Presque 10 ans après sa sortie, alors que je me lance dans une tournée d'Emma Stone, pour le troisième film je mets en route La la land. Les critiques sur senscritique sont très bonnes. C'est avec la quasi-certitude de passer un bon moment que je lance la vidéo.
Première scène, des gens sortent de leur voiture dans un grand bouchon et se mettent à danser. D'abord une, bientôt 50 personnes sur des toits de voiture en train de danser. Arrrrh c'est une comédie musicale (je regarde jamais les synopsis). Bon soit ne sois pas fermé me dis-je. Je mets les sous-titres de la chanson pour piper quelque chose, mon oreille étant dure à l'américain. Arrrrh c'est de la daube ! Bon déjà à ce moment-là j'ai pris un coup. Mais je suis fort de caractère donc j'ai continué :). Bon et ben mal m'en a pris car je n'aurai tenu que jusqu'à la moitié du film, quand tout espoir d'amélioration m'a paru vain. Car au fond ce film c'est quoi ? Une romance hollywoodienne lambda avec plein de clichés. Les deux amoureux sont deux prolétaires de l'art. L'un est un jazzman incompris, l'autre une scenariste/actrice qui peine à commencer une carrière. Qui dit prolétaires ne dit pas sans le sous attention. Car chez tonton hollywood deux jeunes gens sans boulot ou presque sont habillés en sur mesure et en grande couture pour le moindre RDV romantique. Et puis il y a ce cliché du jazzman incompris, pur dans l'âme, rebelle, artiste ignoré. Quant à l'histoire d'amour elle débute sur un "je t'aime moi non plus" d'une inoriginalité remarquable. Et dans tout ça s'enchaîne de nombreuses chorégraphies sur fond de paroles transparentes. Après j'ai arrêté donc je peux plus vous aider. Mais je crois qu'à ce stade la messe était dite.

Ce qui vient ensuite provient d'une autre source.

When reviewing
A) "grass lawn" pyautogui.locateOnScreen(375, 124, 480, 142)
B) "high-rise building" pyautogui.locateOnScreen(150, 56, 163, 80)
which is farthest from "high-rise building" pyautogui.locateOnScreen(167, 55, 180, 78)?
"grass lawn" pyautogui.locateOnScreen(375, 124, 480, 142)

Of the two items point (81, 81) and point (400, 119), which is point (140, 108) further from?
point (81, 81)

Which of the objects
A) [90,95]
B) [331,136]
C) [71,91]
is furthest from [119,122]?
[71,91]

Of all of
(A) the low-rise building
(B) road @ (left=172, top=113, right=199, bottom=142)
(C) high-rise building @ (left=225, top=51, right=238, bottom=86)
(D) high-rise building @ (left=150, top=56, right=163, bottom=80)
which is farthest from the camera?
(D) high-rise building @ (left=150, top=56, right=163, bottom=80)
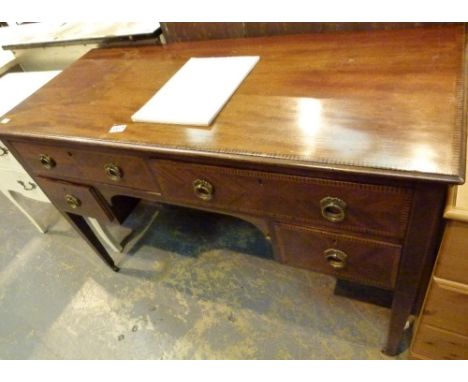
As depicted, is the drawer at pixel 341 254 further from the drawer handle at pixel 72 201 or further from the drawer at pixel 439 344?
the drawer handle at pixel 72 201

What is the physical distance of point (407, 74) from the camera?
2.21 ft

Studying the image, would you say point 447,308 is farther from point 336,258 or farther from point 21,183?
point 21,183

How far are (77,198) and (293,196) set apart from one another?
2.27ft

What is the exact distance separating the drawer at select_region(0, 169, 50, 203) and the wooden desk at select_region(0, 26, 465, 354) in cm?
30

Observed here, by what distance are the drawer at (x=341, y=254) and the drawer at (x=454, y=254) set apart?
0.08 meters

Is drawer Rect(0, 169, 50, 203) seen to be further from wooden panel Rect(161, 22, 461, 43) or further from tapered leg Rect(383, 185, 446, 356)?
tapered leg Rect(383, 185, 446, 356)

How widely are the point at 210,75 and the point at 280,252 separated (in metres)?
0.48

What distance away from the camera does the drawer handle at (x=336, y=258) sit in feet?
2.30

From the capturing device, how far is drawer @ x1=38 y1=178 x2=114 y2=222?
3.12 feet

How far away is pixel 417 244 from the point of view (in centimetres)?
59

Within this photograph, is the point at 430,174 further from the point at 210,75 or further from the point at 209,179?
the point at 210,75

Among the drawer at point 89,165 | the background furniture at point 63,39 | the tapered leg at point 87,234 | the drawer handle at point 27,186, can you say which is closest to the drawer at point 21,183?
the drawer handle at point 27,186
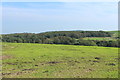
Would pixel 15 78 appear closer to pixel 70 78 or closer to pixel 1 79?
pixel 1 79

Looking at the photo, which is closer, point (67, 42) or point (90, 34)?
point (67, 42)

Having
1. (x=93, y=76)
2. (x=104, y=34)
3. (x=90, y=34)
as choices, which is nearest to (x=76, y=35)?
(x=90, y=34)

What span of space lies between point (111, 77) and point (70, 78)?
3.41 meters

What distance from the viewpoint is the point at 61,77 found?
42.2 ft

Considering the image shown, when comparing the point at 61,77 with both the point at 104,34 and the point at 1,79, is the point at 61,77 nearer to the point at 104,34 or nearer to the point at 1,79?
the point at 1,79

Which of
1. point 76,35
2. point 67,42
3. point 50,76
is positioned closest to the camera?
point 50,76

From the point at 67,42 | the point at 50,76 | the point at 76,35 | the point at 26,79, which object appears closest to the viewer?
the point at 26,79

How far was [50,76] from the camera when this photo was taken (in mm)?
13164

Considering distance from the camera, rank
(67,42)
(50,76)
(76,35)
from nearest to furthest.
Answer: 1. (50,76)
2. (67,42)
3. (76,35)

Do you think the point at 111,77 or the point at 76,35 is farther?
the point at 76,35

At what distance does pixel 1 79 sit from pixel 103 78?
26.8ft

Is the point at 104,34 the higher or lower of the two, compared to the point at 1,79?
higher

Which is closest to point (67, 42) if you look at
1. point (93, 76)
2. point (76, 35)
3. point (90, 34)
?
point (76, 35)

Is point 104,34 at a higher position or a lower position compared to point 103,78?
higher
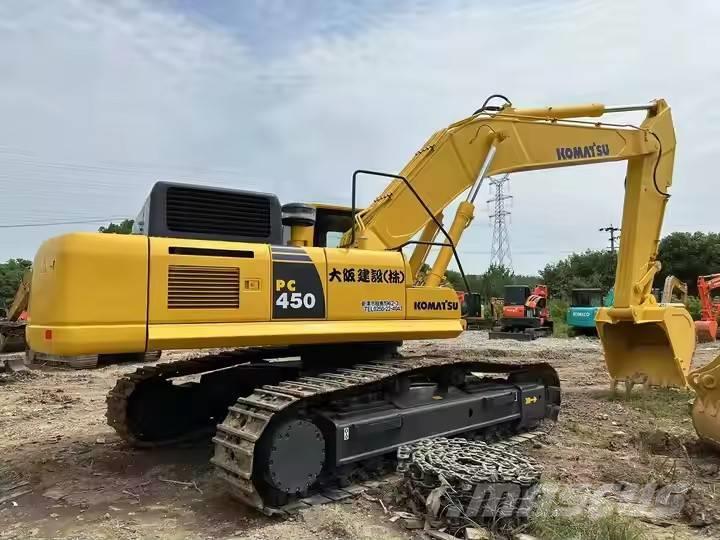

Le positif ? Deux acteurs de qualité qui mettent leur charme au profit de la caméra. Cela peut suffir à faire de ce film un truc qui se regarde sans désagréments. Voilà tout.
Edit (spoiler) : après avoir écrit ma critique, je dîne et là paf l'ennuie me prend. Que vais-je faire ? Bon ben c'est parti je finis la deuxième partie du film, que je puisse juger pour de bon. La suite n'est pas meilleure comme on pouvait s'y attendre. Tout est caricatural, du déjà vu. Les deux tourtereaux finissent par se disputer sur fond d'inversion des valeurs : le puriste de jazz s'est fait réaliste, la réaliste s'est faite puriste. Pseudo rupture. Le gars la rattrape, finalement elle va percer dans le milieu, ouf, il fallait persévérer dans la croyance en soi. Coupure, nous voilà plus tard, quelques années. Les deux ont admirablement réussi (évidemment...) mais séparément. Par un hasard elle rentre dans le club de jazz de son ex avec son nouveau mari, père de sa fille. Paf le choc, dernière séquence du film, un montage pour imaginer ce qu'aurait été leur vie ensemble. Quelques derniers bisous pour la caméra. Un petit aurevoir complice et le film est terminée.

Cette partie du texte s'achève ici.